A multi-agent Linux DFIR (digital forensics & incident response) triage system for the SANS "FIND EVIL!" challenge. An analyst opens a browser, gives plain-language case context and evidence paths, and watches specialized agents investigate a mounted evidence tree in parallel — finding persistence, reconstructing the intrusion timeline, analyzing memory and network captures (when the tools are present), enriching indicators with threat intel, and answering the 12 mandatory IR questions — producing a cross-referenced report in an Obsidian vault with honest, audited confidence levels.
Its defining property is that evidence-integrity guardrails are architectural, not
prompt-based.

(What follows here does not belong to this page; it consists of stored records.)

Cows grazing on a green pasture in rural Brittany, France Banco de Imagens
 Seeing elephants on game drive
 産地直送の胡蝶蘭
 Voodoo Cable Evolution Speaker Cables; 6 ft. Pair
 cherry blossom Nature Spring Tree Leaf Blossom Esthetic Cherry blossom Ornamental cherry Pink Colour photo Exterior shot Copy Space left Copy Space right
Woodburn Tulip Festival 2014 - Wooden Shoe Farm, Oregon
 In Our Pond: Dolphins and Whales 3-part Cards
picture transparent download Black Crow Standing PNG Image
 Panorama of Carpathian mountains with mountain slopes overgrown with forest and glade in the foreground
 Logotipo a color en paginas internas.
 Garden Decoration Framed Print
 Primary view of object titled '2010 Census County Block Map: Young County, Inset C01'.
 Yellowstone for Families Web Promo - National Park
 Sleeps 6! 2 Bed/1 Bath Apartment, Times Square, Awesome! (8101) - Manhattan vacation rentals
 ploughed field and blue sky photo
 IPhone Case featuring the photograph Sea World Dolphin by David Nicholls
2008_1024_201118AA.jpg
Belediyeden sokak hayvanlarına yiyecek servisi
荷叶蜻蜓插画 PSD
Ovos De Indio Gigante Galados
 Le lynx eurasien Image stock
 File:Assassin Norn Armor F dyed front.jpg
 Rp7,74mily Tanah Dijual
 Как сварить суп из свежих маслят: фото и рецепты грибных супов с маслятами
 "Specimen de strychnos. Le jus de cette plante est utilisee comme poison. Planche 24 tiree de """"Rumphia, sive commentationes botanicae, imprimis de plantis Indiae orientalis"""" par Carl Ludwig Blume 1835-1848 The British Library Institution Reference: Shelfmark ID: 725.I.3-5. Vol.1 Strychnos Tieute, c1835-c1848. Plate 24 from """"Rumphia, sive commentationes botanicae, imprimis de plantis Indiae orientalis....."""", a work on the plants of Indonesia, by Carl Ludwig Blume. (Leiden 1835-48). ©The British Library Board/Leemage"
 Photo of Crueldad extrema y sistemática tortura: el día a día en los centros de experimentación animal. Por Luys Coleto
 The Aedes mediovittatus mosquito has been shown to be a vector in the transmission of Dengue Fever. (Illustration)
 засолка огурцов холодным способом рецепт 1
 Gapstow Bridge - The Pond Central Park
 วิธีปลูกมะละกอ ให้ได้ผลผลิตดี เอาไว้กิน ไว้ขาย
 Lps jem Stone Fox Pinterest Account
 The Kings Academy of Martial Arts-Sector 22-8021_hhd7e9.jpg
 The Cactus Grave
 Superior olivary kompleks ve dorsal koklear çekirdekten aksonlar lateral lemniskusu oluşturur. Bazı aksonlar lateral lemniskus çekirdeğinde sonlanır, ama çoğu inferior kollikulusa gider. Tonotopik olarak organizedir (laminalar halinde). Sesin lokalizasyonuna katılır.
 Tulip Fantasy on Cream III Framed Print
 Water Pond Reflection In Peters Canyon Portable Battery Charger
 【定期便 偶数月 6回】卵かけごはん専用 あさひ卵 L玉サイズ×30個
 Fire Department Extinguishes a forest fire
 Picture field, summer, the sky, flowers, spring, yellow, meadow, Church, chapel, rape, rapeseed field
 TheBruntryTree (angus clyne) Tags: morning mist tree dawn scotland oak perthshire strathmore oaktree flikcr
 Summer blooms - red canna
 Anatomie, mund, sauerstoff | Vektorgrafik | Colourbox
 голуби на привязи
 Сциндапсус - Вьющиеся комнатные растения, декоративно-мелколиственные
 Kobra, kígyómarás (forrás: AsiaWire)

A Python ConstraintEnforcer vets every tool call before any subprocess
or filesystem write runs. The model never gets the chance to spoliate evidence — the
restriction is code at the dispatch layer, not an instruction the model could ignore,
jailbreak, or hallucinate past. See docs/architecture.svg for the
component diagram with trust-zone labels.
web GUI ─▶ Coordinator ─▶ disk / log / memory / network specialists (parallel, own gateway)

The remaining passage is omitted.